#### What is being asked
Update the entries below by replacing every occurrence of "simulator seat" with "racing seat", leaving all other text unchanged.

Data entries:
begin

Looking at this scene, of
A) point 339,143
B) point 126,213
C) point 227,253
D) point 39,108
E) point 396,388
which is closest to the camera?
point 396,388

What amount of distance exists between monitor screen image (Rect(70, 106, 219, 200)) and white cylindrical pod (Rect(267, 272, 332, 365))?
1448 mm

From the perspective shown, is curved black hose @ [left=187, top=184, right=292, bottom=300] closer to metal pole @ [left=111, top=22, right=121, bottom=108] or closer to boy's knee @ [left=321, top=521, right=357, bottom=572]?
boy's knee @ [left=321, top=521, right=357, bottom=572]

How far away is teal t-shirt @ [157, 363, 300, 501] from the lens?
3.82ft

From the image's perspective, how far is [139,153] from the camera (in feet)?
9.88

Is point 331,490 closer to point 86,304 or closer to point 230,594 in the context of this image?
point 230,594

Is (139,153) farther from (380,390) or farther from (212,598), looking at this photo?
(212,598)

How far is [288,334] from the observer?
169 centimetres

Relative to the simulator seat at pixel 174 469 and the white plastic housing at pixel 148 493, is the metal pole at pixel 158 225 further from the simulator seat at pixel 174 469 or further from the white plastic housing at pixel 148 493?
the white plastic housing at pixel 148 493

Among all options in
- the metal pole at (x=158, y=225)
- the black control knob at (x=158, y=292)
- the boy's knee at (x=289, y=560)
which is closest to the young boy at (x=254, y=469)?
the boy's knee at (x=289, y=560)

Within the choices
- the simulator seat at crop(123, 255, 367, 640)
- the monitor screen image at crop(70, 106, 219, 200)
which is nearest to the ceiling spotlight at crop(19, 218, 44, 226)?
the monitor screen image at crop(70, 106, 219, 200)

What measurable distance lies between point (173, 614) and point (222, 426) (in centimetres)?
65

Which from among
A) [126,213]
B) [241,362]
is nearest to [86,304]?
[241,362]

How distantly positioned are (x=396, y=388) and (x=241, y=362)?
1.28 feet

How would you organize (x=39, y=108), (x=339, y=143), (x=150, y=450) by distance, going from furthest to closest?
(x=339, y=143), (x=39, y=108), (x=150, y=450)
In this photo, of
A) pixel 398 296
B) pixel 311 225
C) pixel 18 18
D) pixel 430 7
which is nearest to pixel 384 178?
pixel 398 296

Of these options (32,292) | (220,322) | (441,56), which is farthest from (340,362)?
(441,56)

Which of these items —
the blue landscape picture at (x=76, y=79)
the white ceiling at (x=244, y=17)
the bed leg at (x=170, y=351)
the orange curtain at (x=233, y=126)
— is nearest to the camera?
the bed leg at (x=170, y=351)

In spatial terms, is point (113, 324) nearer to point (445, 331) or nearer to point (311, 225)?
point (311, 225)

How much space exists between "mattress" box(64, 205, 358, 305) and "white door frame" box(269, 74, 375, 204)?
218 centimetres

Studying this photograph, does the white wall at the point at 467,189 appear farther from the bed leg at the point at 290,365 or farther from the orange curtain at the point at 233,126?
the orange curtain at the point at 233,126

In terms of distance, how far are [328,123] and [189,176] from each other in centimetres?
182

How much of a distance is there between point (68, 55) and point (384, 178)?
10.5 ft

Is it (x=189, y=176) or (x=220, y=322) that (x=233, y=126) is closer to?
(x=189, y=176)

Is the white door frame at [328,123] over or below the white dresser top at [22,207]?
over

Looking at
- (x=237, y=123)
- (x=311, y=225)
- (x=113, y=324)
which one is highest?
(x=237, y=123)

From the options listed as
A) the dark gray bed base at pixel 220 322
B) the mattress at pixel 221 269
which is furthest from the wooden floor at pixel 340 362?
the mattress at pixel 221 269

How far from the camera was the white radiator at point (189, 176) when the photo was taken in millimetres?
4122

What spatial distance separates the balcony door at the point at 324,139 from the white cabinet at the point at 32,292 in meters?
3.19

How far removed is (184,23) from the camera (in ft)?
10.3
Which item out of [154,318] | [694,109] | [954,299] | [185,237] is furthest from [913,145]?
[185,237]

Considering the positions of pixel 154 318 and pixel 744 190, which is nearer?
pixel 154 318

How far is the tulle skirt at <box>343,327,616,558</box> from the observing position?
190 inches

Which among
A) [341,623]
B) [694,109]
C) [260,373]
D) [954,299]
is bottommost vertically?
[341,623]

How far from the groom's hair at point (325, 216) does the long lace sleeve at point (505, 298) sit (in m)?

end

#### Solution for this exercise
Looking at this scene, of
A) point 339,143
B) point 126,213
C) point 227,253
D) point 39,108
E) point 396,388
which is closest to the camera?
point 396,388

What amount of distance exists between monitor screen image (Rect(70, 106, 219, 200)) and white cylindrical pod (Rect(267, 272, 332, 365))?
1448 mm

From the perspective shown, is curved black hose @ [left=187, top=184, right=292, bottom=300] closer to metal pole @ [left=111, top=22, right=121, bottom=108] or closer to boy's knee @ [left=321, top=521, right=357, bottom=572]?
boy's knee @ [left=321, top=521, right=357, bottom=572]

How far away is teal t-shirt @ [157, 363, 300, 501] from the lens?
3.82ft

From the image's perspective, how far is [139,153] from the camera (in feet)?
9.88

Is point 331,490 closer to point 86,304 or closer to point 230,594 in the context of this image?
point 230,594

Is (139,153) farther from (380,390) or farther from (212,598), looking at this photo?
(212,598)

How far is [288,334] from the observer?
169 centimetres

Relative to the racing seat at pixel 174 469 and the white plastic housing at pixel 148 493, is the metal pole at pixel 158 225 further from the racing seat at pixel 174 469 or further from the white plastic housing at pixel 148 493?
the white plastic housing at pixel 148 493

Among all options in
- the metal pole at (x=158, y=225)
- the black control knob at (x=158, y=292)
- the boy's knee at (x=289, y=560)
which is closest to the young boy at (x=254, y=469)?
the boy's knee at (x=289, y=560)

Within the choices
- the racing seat at crop(123, 255, 367, 640)
- the monitor screen image at crop(70, 106, 219, 200)
which is nearest to the ceiling spotlight at crop(19, 218, 44, 226)?
the monitor screen image at crop(70, 106, 219, 200)

What measurable distance lies between point (173, 614) and point (222, 426) (in centimetres)?
65

Which from among
A) [126,213]
B) [241,362]
is nearest to [86,304]?
[241,362]

How distantly positioned are (x=396, y=388) and (x=241, y=362)?
1.28 feet

How would you organize (x=39, y=108), (x=339, y=143), (x=150, y=450) by distance, going from furthest to closest?
(x=339, y=143), (x=39, y=108), (x=150, y=450)
In this photo, of
A) pixel 398 296
B) pixel 311 225
C) pixel 18 18
D) pixel 430 7
which is nearest to pixel 384 178?
pixel 398 296

Of these options (32,292) | (220,322) | (441,56), which is farthest from (340,362)?
(441,56)

Which of these items —
the blue landscape picture at (x=76, y=79)
the white ceiling at (x=244, y=17)
the bed leg at (x=170, y=351)
the orange curtain at (x=233, y=126)
— is nearest to the camera?
the bed leg at (x=170, y=351)

In spatial terms, is point (113, 324) nearer to point (445, 331) or nearer to point (311, 225)?
point (311, 225)

How much space exists between "mattress" box(64, 205, 358, 305) and "white door frame" box(269, 74, 375, 204)?
218 centimetres

Studying this photograph, does the white wall at the point at 467,189 appear farther from the bed leg at the point at 290,365 or farther from the orange curtain at the point at 233,126?
the orange curtain at the point at 233,126

In terms of distance, how far are [328,123] and [189,176] from each other in centimetres?
182

How much of a distance is there between point (68, 55) and point (384, 178)?
10.5 ft

Is it (x=189, y=176) or (x=220, y=322) that (x=233, y=126) is closer to?
(x=189, y=176)

Is the white door frame at [328,123] over or below the white dresser top at [22,207]?
over

Looking at
- (x=237, y=123)
- (x=311, y=225)
- (x=113, y=324)
which one is highest?
(x=237, y=123)

From the options listed as
A) the dark gray bed base at pixel 220 322
B) the mattress at pixel 221 269
which is furthest from the wooden floor at pixel 340 362?
the mattress at pixel 221 269

How far from the camera was the white radiator at point (189, 176) when the photo was taken in millimetres?
4122

What spatial distance separates the balcony door at the point at 324,139 from the white cabinet at the point at 32,292 in meters?
3.19

How far removed is (184,23) from the camera (in ft)?
10.3
Which item out of [154,318] | [694,109] | [954,299] | [185,237] is furthest from [913,145]?
[185,237]

Considering the positions of pixel 154 318 and pixel 744 190, which is nearer?
pixel 154 318

How far is the tulle skirt at <box>343,327,616,558</box> from the observing position?
190 inches

Which among
A) [341,623]
B) [694,109]
C) [260,373]
D) [954,299]
is bottommost vertically?
[341,623]

How far from the groom's hair at point (325, 216) does the long lace sleeve at point (505, 298) sit (in m)?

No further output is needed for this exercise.